3) Some friends from another country visited mid-week, and we were able to take them on a tour of the city including many of the typical tourist activities. This wouldn't have been possible had the boys been in school, and it was really interesting to hear them describing certain things about the city and the things they enjoy much. I suppose this was a form of 'narration' in some respects, as sometimes you don't realise what a child has absorbed until you hear them teaching it to others!

4) We went to Yorkshire, hiked across moorland and enjoyed both watching and riding on the steam trains. It was fabulous to see the excitement of the boys at seeing the workings of the engines, the great clouds of steam, being allowed to climb up into the engine compartment with the driver, watching them fill the tank with water etc. We spent a whole day around the railways, and because there were not so many children around, the boys were really able to make the most of the opportunities to see and explore much.

5) During our trip to Yorkshire, we visited a Baptist Church. It brought great refreshment and encouragement and my five year old was keen to come for the evening service (it was his first time of coming to evening church, as where we currently attend does not have an evening service). It was such a wonderful encouragement to sit with my son hearing the Word of God and worshipping together, and it was a delight to see his hunger for these things. An added encouragement was some teaching on the Sabbath, which was much in keeping with my understanding of things; I think God put that there, just to specifically encourage us on that point. 

6) Planning for the future, we now know that we will move back to East Africa next year, for several years. It is great to consider how our education will continue to build on what we are already doing, and to feel confident that by home educating, we can keep this area of their lives relatively stable in the face of much change. Partly because we know we will be moving on, we are keen to make the most of the opportunities which are so abundant in the UK – libraries, museums, art galleries, exhibitions, festivals, sports lessons etc. I think when you live between two very different worlds as we have done, and will continue to do, the glass is always ‘half-full’ as we embrace the unique opportunities that exist where we currently are.
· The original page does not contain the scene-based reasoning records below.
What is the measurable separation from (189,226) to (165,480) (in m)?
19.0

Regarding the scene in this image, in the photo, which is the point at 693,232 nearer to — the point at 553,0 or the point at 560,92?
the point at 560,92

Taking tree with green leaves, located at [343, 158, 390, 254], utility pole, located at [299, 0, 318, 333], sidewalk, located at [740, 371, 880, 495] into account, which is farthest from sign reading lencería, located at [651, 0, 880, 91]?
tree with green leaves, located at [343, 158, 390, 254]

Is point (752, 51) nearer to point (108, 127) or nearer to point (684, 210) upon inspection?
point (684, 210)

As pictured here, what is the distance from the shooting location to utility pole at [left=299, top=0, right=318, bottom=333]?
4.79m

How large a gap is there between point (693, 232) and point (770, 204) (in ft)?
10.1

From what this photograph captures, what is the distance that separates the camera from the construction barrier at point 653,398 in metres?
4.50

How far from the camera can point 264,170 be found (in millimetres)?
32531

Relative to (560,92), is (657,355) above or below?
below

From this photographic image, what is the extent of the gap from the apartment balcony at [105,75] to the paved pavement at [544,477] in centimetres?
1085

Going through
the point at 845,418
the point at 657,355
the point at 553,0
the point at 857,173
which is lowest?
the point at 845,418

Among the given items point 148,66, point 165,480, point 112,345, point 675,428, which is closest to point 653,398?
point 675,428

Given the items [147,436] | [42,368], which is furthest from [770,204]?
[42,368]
7) Dressing up. This is something a little unexpected for me since we never did it as children, but I’ve been astonished to see how the boys get ‘into character’ with costumes, and start to act out things they have read about in their books. At Christmas, we had built a giant castle in the living room, out of the three-ply cardboard box that the electric piano arrived in. We had several fun lessons making shields and armour, and then they boys would often act out the roles of king and visitor, of attacker and defender (and yes, occasionally got a little rough at times). This week, one of the boys dressed up as Henry the 8th in the art gallery, and rather than bouncing off the ceiling as he normally does, he was very stately and regal for about an hour. He was particularly thrilled to be allowed up to see the painting of Henry the 8th whilst in his costume, and also told other visitors to the gallery all about what he was doing (quite factually correct). The only downside was that the only costume that fit my 5 year old was a dragon costume, and after having crawled around the art gallery, the dragon then ate King Henry. History has been rewritten it would seem… But in seriousness, I’m going to put together a ‘dressing up’ box before our next big move.

It's been a busy time lately, with big decisions being made - this is why I have written less in depth here. But I was keen to share an assortment of encouragements to remind you of the benefits of a method of education which can be tailored to the needs of your family and to each individual child.